◆ Objective: Print the entries in full, word for word, but not the pictures.

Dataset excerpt

>>>>>

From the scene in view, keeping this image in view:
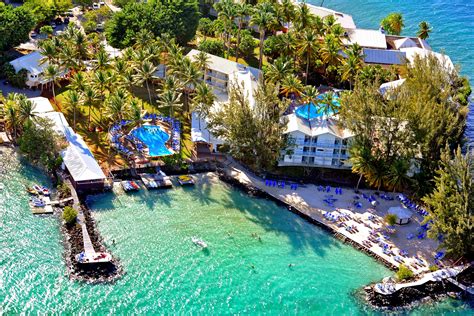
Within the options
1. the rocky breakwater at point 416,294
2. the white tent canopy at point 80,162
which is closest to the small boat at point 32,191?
the white tent canopy at point 80,162

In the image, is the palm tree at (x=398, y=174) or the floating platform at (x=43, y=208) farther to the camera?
the palm tree at (x=398, y=174)

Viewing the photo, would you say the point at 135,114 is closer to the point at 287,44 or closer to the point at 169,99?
the point at 169,99

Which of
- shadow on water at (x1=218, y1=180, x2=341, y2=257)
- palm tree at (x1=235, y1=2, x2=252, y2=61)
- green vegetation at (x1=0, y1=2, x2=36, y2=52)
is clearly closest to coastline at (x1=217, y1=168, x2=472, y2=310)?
shadow on water at (x1=218, y1=180, x2=341, y2=257)

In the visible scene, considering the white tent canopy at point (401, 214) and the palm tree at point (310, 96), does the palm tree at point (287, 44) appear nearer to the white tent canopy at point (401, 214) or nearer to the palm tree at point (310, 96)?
the palm tree at point (310, 96)

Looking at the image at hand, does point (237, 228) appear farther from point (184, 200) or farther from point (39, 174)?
point (39, 174)

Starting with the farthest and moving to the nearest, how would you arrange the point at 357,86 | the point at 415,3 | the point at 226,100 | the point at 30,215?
the point at 415,3, the point at 226,100, the point at 357,86, the point at 30,215

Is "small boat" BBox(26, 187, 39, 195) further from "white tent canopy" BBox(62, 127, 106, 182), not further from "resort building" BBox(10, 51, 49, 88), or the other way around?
"resort building" BBox(10, 51, 49, 88)

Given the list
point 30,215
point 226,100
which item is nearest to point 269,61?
point 226,100
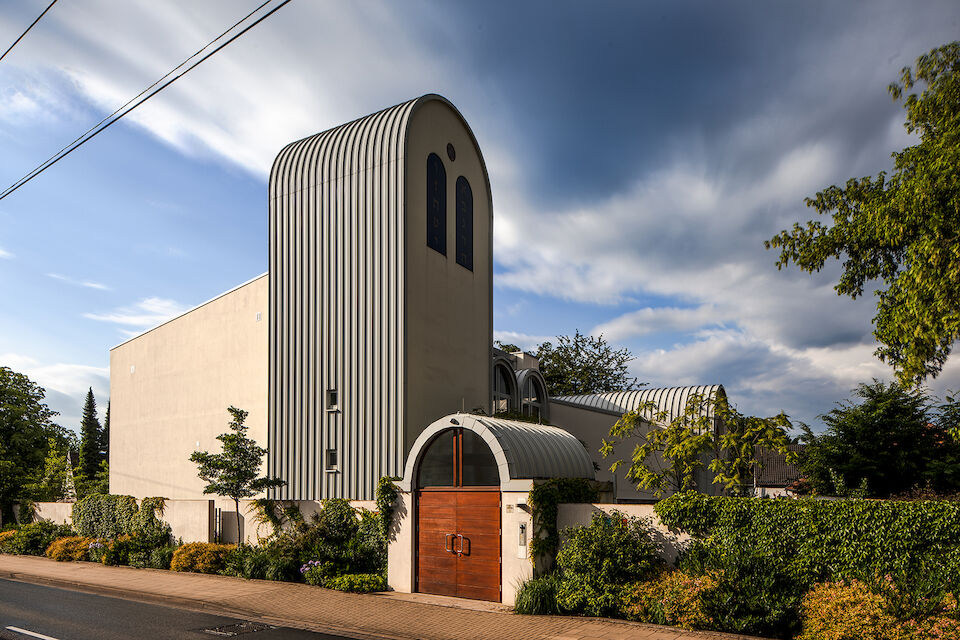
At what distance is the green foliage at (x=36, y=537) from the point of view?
88.0ft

<<<<<

◆ Solution to the exercise:
From the scene in view, keeping this image in view:
Within the options
1. the rocky breakwater at point 416,294
2. the white tent canopy at point 80,162
which is closest to the small boat at point 32,191?
the white tent canopy at point 80,162

In the image, is the palm tree at (x=398, y=174) or the floating platform at (x=43, y=208) farther to the camera?
the palm tree at (x=398, y=174)

Viewing the photo, would you say the point at 135,114 is closer to the point at 287,44 or closer to the point at 169,99?
the point at 169,99

Which of
- shadow on water at (x1=218, y1=180, x2=341, y2=257)
- palm tree at (x1=235, y1=2, x2=252, y2=61)
- green vegetation at (x1=0, y1=2, x2=36, y2=52)
is clearly closest to coastline at (x1=217, y1=168, x2=472, y2=310)?
shadow on water at (x1=218, y1=180, x2=341, y2=257)

In the visible scene, considering the white tent canopy at point (401, 214) and the palm tree at point (310, 96), does the palm tree at point (287, 44) appear nearer to the white tent canopy at point (401, 214) or nearer to the palm tree at point (310, 96)?
the palm tree at point (310, 96)

Looking at the image at hand, does point (237, 228) appear farther from point (184, 200) or farther from point (39, 174)?
point (39, 174)

Starting with the farthest and moving to the nearest, how would you arrange the point at 357,86 | the point at 415,3 | the point at 226,100 | the point at 30,215?
the point at 415,3, the point at 226,100, the point at 357,86, the point at 30,215

Is "small boat" BBox(26, 187, 39, 195) further from "white tent canopy" BBox(62, 127, 106, 182), not further from "resort building" BBox(10, 51, 49, 88), or the other way around?
"resort building" BBox(10, 51, 49, 88)

Given the list
point 30,215
point 226,100
which item is nearest to point 269,61?
point 226,100
At what distance is the green foliage at (x=36, y=537) from the point of view?
88.0ft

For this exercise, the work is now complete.